Most services require a full restart when replacing the certificates. This ensures that the crypto libraries can re-initialize themselves with the updated key material. This is true for most dæmons and in particular, dovecot, nginx, postfix, postgresql and sendmail which are the ones I use the most.

Fortunately, nowadays all of those processes will handily provide a PID-file for tracking purposes. Conveniently, the timestamp of this file will correspond with the moment where the service started running.

All we need to do, is to compare the timestamp of this PID file with the timestamp of the corresponding certificate file—whenever the certificate file is newer, the service would need to be restarted.

Now, keeping track of which certificate is associated with which service can be cumbersome.
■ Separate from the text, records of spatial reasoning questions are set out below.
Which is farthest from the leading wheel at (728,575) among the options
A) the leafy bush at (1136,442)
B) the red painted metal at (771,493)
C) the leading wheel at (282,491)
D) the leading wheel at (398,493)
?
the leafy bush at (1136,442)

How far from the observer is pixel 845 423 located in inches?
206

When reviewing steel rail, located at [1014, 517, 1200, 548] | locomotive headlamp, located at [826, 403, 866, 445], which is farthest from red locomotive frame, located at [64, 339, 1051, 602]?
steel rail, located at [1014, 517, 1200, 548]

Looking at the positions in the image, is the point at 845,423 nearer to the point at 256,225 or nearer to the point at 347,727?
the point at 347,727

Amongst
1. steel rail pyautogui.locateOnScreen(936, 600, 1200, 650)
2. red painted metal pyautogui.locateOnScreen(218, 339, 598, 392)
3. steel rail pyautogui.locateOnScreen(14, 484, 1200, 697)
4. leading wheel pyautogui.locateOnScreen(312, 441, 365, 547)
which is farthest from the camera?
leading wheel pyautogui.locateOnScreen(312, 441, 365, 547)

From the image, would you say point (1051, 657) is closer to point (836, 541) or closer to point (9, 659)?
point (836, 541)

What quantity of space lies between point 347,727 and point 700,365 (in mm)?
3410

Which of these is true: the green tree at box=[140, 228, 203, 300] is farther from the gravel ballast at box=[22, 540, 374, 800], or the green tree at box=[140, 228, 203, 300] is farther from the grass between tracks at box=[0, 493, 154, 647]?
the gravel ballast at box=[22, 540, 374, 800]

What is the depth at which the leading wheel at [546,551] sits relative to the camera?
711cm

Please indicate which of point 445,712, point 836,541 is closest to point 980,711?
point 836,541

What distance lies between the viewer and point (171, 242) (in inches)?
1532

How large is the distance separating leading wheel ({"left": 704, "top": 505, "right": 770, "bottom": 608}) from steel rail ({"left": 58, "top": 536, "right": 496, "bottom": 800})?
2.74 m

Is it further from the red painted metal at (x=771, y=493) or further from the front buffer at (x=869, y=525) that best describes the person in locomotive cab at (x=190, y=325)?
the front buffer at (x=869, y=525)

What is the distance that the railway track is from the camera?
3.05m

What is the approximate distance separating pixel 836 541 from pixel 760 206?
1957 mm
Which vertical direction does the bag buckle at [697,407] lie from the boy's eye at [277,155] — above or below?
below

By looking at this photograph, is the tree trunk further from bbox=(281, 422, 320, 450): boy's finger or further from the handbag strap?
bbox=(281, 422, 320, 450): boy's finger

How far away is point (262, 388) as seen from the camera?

To make things easier, all services—except PostgreSQL, this is a special case—get their certificates through a subdirectory of its main configuration directory—e.g.: /etc/nginx/tls, /etc/dovecot/tls and so on—which helps keep the configuration straightforward, and the relationship between certificates and services easy to see.

Restarting nginx

For the nginx case, where many virtual servers, each with its own TLS certificate, depend on a single service. For this case, I use a handy find incantation from my crontab to restart when needed:

# Restart nginx whenever newer certificates are found.

*/15 * * * * root find -L /etc/nginx/tls -name fullchain.pem -newer /run/nginx.pid  -exec systemctl restart nginx \; -quit

So, every 15 minutes find examines the fullchain.pem certificate bundles used anywhere on my nginx configuration, comparing their timestamps with the corresponding PID file. If the PID file is found to be older than any certificate file, the find -exec stanza takes care of restarting nginx.
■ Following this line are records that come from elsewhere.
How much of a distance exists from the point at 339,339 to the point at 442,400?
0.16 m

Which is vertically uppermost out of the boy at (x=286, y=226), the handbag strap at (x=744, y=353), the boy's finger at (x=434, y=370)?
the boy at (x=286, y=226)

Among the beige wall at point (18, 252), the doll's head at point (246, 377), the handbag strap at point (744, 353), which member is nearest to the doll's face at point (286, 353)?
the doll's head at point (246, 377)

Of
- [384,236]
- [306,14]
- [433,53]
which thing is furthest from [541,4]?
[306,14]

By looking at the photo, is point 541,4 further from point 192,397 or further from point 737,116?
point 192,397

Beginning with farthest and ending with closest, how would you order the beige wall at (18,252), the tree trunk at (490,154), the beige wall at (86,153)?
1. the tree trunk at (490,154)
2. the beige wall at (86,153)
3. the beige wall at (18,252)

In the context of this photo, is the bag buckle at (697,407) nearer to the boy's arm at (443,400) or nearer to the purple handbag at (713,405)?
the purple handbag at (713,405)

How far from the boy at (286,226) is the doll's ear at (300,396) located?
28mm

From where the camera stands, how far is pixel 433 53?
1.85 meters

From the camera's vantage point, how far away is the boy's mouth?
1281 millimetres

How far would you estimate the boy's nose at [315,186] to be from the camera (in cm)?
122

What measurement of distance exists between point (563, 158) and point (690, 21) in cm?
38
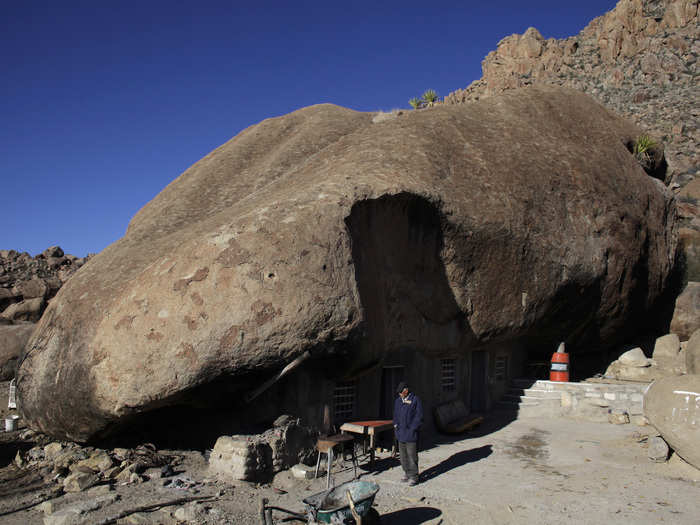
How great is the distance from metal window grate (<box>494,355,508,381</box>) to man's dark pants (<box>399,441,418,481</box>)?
7.01 meters

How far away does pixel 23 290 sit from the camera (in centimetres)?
2361

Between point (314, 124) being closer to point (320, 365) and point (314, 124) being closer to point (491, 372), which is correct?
point (491, 372)

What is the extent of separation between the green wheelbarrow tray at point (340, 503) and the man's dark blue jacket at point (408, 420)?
2124 mm

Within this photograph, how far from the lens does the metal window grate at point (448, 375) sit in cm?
1309

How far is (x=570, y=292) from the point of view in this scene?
14.4 m

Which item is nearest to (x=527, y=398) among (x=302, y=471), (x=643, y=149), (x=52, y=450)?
(x=302, y=471)

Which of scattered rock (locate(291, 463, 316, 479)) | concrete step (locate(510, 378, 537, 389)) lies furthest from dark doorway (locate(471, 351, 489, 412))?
scattered rock (locate(291, 463, 316, 479))

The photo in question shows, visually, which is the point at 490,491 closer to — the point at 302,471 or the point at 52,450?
the point at 302,471

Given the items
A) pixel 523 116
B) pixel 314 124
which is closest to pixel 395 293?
pixel 523 116

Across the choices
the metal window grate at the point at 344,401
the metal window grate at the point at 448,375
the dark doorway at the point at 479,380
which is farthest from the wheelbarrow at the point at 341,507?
the dark doorway at the point at 479,380

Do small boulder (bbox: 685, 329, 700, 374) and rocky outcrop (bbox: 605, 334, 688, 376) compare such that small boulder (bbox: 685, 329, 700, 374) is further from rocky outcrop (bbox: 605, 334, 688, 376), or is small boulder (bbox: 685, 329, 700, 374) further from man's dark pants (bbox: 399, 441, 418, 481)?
man's dark pants (bbox: 399, 441, 418, 481)

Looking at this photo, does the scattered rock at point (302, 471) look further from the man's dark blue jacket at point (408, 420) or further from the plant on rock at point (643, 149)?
the plant on rock at point (643, 149)

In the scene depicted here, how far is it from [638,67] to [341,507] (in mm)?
46469

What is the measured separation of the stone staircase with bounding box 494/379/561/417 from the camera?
1399cm
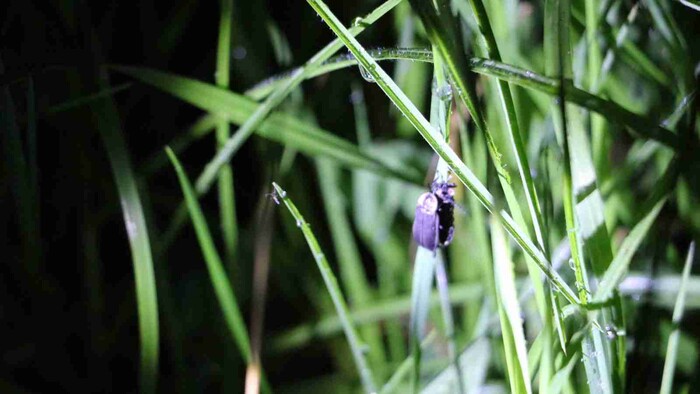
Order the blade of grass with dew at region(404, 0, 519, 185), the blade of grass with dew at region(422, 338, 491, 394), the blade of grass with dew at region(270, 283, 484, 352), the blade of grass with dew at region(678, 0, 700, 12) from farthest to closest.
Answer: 1. the blade of grass with dew at region(270, 283, 484, 352)
2. the blade of grass with dew at region(422, 338, 491, 394)
3. the blade of grass with dew at region(678, 0, 700, 12)
4. the blade of grass with dew at region(404, 0, 519, 185)

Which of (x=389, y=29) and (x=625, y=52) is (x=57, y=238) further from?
(x=625, y=52)

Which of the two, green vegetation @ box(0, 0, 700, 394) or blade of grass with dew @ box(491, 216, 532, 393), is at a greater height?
green vegetation @ box(0, 0, 700, 394)

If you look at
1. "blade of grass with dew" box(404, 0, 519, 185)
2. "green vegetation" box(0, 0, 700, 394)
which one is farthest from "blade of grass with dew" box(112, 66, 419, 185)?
"blade of grass with dew" box(404, 0, 519, 185)

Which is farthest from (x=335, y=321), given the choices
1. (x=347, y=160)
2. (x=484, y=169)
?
(x=484, y=169)

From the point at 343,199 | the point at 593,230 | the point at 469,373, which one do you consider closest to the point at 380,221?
the point at 343,199

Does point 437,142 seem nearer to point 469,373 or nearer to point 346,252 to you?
point 469,373

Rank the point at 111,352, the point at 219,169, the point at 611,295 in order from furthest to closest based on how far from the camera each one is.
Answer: the point at 111,352 → the point at 219,169 → the point at 611,295

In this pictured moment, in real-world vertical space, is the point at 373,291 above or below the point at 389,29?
below

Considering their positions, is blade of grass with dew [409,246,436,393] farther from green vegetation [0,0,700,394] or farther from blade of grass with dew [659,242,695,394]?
blade of grass with dew [659,242,695,394]
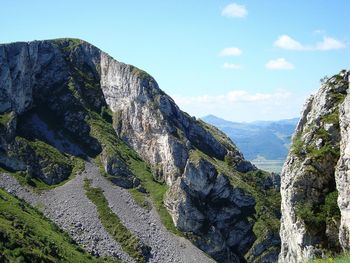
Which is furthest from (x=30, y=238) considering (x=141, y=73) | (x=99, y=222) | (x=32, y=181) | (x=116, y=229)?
(x=141, y=73)

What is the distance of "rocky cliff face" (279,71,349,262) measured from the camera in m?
59.8

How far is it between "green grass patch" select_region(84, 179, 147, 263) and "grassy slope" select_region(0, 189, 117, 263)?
12878 mm

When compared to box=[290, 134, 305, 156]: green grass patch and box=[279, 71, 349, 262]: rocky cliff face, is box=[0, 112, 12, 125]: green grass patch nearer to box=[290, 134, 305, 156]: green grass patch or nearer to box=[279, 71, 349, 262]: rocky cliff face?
box=[279, 71, 349, 262]: rocky cliff face

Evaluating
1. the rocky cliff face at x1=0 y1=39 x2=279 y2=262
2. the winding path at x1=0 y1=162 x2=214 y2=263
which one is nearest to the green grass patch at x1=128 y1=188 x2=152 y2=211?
the winding path at x1=0 y1=162 x2=214 y2=263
This arrangement is quite convenient, as my nginx restarts are very quick. The 15 munute check interval also helps for when I intend to deploy a new website quickly—normally, the site is fully up and running with a fresh certificate by the time I finish setting up other things.

Restarting PostgreSQL

On a similar note, I want to restart my database clusters whenever a new certificate is deployed. The automation typically runs at times of little traffic, and in general PostgreSQL is pretty smart about its restarts, so this process tend to work well in my environment.

In this case, the crontab scripting looks inside the postgresql.conf file for each instance to pick up the specific certificate bundle being used. Other than that, the logic is quite the same as for the nginx case. The below is the code straight from my crontab file:

# Try and restart all postgres instances whose certificates were updated, automatically

11 22 * * * root find /etc/postgresql/ -name postgresql.conf -printf '\%P:' -exec egrep '^ssl_cert_file' '{}' \; | while read s; do pginst=$(echo $s | cut -f1-2 -d/ | tr / -); pidfile="/run/postgresql/${pginst}.pid"; cert=$(echo $s | sed 's/^.*= *//' | tr -d "'\"" ); [ "${cert}" -nt "${pidfile}" ] && echo restarting postgresql@${pginst} && systemctl restart "postgresql@${pginst}"; done

Restarting other services

For other services I tend to use a variation of the nginx use case, simply changing the systemctl service name to match.

This scheme has worked wonders over months of unatended operation, so I hope you can use it for your own environment.